(Stored entries)
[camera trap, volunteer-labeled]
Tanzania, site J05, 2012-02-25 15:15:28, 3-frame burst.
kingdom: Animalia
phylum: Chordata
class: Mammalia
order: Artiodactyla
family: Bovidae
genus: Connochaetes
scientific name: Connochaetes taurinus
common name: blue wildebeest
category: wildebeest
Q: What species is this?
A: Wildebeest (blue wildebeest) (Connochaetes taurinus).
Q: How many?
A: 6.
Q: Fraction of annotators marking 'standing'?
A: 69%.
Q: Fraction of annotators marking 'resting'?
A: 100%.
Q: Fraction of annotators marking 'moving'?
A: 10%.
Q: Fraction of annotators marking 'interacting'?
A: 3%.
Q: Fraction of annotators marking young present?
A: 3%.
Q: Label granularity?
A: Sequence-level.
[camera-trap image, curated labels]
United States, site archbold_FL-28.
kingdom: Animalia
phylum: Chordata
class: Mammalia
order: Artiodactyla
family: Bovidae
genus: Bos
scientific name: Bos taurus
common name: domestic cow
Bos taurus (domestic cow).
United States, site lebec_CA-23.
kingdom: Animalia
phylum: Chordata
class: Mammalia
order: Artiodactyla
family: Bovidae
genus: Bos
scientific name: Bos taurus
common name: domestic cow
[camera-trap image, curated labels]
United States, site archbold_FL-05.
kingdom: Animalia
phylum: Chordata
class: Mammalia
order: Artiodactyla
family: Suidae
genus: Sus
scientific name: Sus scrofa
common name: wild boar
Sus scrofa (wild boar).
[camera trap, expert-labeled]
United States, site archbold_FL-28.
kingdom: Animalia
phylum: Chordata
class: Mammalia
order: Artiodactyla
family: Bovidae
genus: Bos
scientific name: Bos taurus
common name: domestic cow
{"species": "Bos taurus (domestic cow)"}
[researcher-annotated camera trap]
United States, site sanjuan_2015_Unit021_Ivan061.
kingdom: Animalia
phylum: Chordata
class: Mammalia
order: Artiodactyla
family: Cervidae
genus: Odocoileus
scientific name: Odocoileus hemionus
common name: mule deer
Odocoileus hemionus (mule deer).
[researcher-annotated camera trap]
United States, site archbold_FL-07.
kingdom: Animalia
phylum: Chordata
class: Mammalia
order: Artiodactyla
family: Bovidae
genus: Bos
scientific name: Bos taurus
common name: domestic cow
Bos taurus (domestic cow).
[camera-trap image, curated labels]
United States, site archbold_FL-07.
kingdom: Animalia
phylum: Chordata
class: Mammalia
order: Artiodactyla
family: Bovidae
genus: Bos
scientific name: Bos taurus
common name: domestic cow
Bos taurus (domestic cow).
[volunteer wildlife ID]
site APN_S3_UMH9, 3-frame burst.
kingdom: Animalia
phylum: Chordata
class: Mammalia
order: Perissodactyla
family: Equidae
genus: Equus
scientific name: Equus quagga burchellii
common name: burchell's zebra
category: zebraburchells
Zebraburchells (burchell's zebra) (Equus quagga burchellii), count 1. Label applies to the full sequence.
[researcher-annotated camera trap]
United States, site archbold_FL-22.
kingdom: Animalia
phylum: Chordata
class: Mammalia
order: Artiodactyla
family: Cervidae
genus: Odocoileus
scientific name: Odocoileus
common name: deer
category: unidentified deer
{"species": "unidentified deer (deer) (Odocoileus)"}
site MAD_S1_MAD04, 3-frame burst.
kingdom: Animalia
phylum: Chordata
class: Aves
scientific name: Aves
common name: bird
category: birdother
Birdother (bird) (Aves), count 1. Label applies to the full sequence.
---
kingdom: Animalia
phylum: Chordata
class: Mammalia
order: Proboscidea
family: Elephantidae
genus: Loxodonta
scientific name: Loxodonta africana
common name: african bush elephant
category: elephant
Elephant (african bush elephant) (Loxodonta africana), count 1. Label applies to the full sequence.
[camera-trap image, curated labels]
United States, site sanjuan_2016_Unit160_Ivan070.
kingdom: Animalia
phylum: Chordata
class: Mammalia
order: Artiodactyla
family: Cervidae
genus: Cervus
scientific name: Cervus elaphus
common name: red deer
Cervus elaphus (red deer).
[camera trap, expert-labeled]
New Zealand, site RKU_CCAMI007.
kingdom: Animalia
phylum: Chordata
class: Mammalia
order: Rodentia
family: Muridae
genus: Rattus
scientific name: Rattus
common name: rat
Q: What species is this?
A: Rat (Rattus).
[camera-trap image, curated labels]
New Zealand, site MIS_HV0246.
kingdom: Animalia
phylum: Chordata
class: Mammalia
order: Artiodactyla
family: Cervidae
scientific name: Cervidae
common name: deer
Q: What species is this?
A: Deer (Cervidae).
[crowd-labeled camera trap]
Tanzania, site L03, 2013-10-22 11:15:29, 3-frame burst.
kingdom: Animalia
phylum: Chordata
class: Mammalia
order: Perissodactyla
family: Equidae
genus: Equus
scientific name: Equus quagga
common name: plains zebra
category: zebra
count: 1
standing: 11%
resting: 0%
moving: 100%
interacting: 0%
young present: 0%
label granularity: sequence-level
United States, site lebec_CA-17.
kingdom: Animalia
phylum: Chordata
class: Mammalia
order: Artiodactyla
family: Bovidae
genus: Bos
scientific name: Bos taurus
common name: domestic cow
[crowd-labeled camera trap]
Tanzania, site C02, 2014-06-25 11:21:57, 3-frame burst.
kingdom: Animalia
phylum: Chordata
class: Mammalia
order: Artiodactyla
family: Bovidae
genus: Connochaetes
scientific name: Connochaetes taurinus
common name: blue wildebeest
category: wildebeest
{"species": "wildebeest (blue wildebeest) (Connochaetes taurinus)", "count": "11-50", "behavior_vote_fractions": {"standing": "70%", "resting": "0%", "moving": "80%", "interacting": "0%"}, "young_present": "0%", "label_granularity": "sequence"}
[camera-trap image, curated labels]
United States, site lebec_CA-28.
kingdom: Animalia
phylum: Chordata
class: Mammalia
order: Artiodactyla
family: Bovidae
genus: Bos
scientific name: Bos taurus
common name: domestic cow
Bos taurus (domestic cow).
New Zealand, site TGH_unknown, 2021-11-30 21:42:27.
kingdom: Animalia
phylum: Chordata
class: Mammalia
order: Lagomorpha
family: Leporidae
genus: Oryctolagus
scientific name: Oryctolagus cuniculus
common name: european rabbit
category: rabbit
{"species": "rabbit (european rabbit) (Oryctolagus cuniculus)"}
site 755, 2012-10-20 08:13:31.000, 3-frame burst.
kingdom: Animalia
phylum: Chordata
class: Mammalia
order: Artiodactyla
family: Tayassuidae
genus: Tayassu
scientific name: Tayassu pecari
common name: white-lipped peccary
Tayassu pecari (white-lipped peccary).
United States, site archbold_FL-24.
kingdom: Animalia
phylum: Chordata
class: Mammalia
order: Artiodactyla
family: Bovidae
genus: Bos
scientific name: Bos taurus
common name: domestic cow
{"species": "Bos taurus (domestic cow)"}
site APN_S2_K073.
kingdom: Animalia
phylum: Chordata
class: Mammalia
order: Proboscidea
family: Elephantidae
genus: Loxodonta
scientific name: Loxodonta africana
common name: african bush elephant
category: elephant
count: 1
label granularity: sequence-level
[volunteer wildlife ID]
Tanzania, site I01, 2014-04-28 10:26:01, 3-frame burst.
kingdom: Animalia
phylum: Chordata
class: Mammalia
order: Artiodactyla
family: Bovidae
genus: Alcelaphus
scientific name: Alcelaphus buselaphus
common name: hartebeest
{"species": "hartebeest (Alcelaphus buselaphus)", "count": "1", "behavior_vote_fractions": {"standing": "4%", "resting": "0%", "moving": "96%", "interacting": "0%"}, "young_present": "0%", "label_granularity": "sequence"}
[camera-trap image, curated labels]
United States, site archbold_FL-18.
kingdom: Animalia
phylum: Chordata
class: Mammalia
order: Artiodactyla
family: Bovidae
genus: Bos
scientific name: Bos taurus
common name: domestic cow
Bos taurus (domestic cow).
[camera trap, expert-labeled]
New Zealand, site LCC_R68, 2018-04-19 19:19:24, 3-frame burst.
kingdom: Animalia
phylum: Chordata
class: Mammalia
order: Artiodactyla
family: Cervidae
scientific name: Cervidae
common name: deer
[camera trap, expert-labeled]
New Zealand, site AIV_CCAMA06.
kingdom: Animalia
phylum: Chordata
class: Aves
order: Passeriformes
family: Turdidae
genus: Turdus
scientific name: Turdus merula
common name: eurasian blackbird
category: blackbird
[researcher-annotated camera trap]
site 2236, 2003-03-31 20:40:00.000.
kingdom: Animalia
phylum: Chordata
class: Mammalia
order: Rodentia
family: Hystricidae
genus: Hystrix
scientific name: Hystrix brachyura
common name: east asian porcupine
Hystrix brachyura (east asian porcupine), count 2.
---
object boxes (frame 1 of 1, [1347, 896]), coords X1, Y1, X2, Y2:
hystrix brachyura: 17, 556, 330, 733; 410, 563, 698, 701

* [WHAT THE TASK REQUIRES] Count the lines in the entries where the string "buselaphus" appears, and report only the number.

* [OUTPUT FOR THIS TASK] 2